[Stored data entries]
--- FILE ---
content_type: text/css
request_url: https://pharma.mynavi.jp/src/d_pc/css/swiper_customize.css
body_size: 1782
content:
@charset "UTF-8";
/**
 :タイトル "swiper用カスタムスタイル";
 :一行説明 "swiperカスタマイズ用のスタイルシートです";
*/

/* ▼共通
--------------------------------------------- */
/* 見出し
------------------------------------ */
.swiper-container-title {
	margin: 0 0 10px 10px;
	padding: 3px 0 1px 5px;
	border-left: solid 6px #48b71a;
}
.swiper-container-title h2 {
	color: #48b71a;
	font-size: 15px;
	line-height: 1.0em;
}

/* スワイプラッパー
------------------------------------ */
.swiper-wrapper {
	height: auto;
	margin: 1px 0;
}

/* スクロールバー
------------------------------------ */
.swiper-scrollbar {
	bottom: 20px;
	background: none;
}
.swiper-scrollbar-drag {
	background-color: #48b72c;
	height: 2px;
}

* **ASSIGNED TASK**
In the records above, find each line that mentions the word "title", and copy it.

* **ANSWER AREA**
.swiper-container-title {
.swiper-container-title h2 {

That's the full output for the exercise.